Other resolutions passed were to:
- Promote a petition telling public officials and candidates “to keep corporate money out of our schools and reject support from StudentsFirst New York.”
- Criticize members of Congress looking to strike a “grand bargain” that would avoid a possible “fiscal cliff” by “a tradeoff of modest taxes in exchange for spending cuts” in such domestic programs as Social Security and Medicaid. The resolution also called on the AFT to endorse the expansion of President Obama’s American Jobs Act and to “keep the promise” made by the president during the election campaign to expand jobs, protect the social safety net, advance economic dignity and end the Bush tax cuts for the wealthiest 2 percent of Americans.
UFT President Michael Mulgrew told delegates at the union’s Dec. 12 Delegate Assembly that even as the union is working hard to reach an agreement on a new evaluation system by the governor’s Jan. 17 deadline, the city tabloids and Mayor Bloomberg are doing their best to torpedo the negotiations. Mulgrew pointed out that the mayor had never liked the state’s evaluation law.
“When Albany passed the law two and a half years ago, was the mayor standing with us?” said Mulgrew. “No.”
Mulgrew said that the mayor disapproved of the law because it capped the use of state test scores at 20 to 25 percent of a teacher’s evaluation, used a scientifically validated rubric on teaching practices instead of relying on a principal’s subjective judgment and required collective bargaining.
Mulgrew accused the mayor of “playing politics.” He pledged that the UFT would sign off on a new system “only if I am convinced it will help kids.”
The union’s greatest challenge, he said, would be ensuring that the DOE properly implemented any agreement.
Mulgrew said that the UFT’s success in electing pro-labor candidates in the November elections proved that the union can get out the vote for its endorsed candidates. Given that power, he said that the union had an opportunity to play a pivotal role in the 2013 mayoral race and help elect a mayor committed to rejecting the mayor’s failed policies.

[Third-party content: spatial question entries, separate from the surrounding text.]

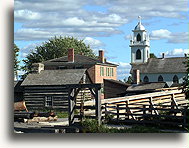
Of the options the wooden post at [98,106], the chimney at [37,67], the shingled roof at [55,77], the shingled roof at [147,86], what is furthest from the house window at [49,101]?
the wooden post at [98,106]

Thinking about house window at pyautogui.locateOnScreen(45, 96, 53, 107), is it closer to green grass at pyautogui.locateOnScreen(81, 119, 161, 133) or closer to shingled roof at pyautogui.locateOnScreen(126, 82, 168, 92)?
shingled roof at pyautogui.locateOnScreen(126, 82, 168, 92)

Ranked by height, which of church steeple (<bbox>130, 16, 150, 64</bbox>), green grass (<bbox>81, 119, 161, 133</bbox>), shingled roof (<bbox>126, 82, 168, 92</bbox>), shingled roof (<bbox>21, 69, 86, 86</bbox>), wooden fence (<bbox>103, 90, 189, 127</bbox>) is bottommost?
green grass (<bbox>81, 119, 161, 133</bbox>)

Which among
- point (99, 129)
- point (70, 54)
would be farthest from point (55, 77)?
point (99, 129)

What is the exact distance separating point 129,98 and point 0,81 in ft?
22.5

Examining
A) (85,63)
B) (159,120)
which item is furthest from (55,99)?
(159,120)

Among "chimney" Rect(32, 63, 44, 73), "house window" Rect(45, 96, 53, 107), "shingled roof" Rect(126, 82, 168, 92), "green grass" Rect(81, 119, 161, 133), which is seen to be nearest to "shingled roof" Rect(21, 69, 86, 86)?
"chimney" Rect(32, 63, 44, 73)

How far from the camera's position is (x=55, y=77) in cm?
2673

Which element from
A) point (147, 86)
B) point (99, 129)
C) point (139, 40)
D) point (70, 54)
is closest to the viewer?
point (99, 129)

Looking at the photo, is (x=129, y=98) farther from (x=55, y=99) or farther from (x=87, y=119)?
(x=55, y=99)

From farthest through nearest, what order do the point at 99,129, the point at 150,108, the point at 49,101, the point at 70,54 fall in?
the point at 49,101
the point at 70,54
the point at 150,108
the point at 99,129

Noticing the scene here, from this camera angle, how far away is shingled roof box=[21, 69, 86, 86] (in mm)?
25839

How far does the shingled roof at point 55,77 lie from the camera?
2584 centimetres

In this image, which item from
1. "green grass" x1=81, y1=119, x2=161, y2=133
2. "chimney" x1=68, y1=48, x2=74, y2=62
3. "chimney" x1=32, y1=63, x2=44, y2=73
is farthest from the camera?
"chimney" x1=32, y1=63, x2=44, y2=73

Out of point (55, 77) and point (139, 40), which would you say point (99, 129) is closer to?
point (139, 40)
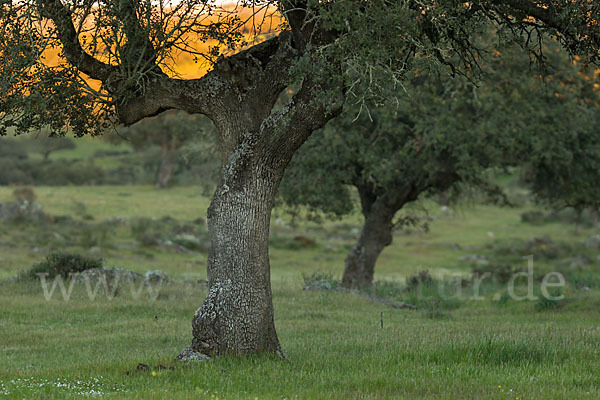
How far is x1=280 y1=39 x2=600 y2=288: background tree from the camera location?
18641mm

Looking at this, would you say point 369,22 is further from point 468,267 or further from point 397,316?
point 468,267

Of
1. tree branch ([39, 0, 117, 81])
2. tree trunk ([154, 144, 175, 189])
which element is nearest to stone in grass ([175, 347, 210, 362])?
tree branch ([39, 0, 117, 81])

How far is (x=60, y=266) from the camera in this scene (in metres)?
18.9

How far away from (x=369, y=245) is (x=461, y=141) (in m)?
4.89

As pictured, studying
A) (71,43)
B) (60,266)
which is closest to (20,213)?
(60,266)

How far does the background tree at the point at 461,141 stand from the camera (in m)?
18.6

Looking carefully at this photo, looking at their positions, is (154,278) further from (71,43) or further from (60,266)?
(71,43)

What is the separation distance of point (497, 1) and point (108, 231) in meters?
31.4

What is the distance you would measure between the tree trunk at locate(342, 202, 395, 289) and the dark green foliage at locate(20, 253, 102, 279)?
7810 millimetres

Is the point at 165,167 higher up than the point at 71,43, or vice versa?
the point at 71,43

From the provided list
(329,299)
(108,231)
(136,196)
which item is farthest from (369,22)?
(136,196)

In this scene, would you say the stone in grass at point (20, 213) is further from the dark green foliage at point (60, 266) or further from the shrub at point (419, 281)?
the shrub at point (419, 281)

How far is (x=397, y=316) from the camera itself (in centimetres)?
1496

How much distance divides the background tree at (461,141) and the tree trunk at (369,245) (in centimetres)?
7
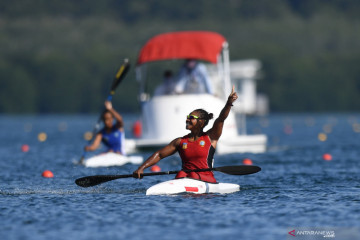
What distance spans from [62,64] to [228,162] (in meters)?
113

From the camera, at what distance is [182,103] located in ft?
90.0

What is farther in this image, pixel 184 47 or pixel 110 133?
pixel 184 47

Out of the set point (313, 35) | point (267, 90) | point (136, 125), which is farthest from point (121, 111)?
point (136, 125)

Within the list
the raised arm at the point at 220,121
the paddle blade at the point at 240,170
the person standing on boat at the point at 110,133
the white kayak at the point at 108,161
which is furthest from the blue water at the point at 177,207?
the raised arm at the point at 220,121

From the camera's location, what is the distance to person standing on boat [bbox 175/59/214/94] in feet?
91.8

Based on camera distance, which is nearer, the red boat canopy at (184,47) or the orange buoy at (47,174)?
the orange buoy at (47,174)

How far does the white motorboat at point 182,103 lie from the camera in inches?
1080

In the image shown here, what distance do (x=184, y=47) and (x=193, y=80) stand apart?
1.35 m

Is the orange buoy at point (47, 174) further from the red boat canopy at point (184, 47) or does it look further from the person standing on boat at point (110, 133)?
the red boat canopy at point (184, 47)

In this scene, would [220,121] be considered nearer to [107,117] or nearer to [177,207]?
[177,207]

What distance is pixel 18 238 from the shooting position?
12.7 m

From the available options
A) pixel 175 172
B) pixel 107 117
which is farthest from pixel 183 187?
pixel 107 117

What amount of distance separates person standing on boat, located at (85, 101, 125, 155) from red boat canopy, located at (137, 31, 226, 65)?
518 cm

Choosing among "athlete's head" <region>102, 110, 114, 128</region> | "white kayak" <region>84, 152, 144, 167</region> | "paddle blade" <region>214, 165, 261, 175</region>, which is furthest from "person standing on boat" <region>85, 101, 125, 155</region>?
"paddle blade" <region>214, 165, 261, 175</region>
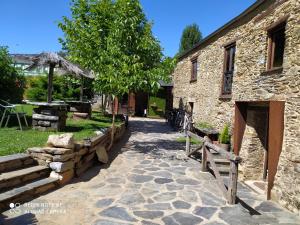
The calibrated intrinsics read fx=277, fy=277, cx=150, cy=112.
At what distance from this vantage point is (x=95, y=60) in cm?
829

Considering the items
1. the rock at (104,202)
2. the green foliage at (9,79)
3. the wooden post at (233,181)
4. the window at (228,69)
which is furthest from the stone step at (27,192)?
the window at (228,69)

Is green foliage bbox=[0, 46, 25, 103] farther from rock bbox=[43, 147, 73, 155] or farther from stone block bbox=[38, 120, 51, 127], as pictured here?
rock bbox=[43, 147, 73, 155]

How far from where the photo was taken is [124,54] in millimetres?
8312

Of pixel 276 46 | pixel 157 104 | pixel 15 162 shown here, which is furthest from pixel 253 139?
pixel 157 104

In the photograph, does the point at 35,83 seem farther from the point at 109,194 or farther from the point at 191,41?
the point at 191,41

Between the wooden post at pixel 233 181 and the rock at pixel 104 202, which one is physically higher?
the wooden post at pixel 233 181

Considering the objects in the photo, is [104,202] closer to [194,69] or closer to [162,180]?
[162,180]

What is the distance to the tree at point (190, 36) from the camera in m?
35.9

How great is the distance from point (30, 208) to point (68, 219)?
74cm

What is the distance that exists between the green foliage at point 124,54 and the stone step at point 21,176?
124 inches

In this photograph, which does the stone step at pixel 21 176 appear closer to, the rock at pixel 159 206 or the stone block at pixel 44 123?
the rock at pixel 159 206

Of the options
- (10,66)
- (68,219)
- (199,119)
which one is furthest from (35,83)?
(68,219)

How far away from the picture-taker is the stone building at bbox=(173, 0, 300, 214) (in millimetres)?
5723

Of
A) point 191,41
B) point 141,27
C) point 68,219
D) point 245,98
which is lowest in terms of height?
point 68,219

Mulgrew said that the recent vote by Republican lawmakers to turn Michigan into a “right to work” state was a clear attempt to weaken unions. “This new law will make it hard for unions to organize and to do their work,” he said. “Our opponents want to make unions spend all their time collecting dues so they can’t do their political work.”
Mulgrew noted that StudentsFirst and other groups in New York State are being funded by the very same anti-union groups that spearheaded the right-to-work legislation in Michigan.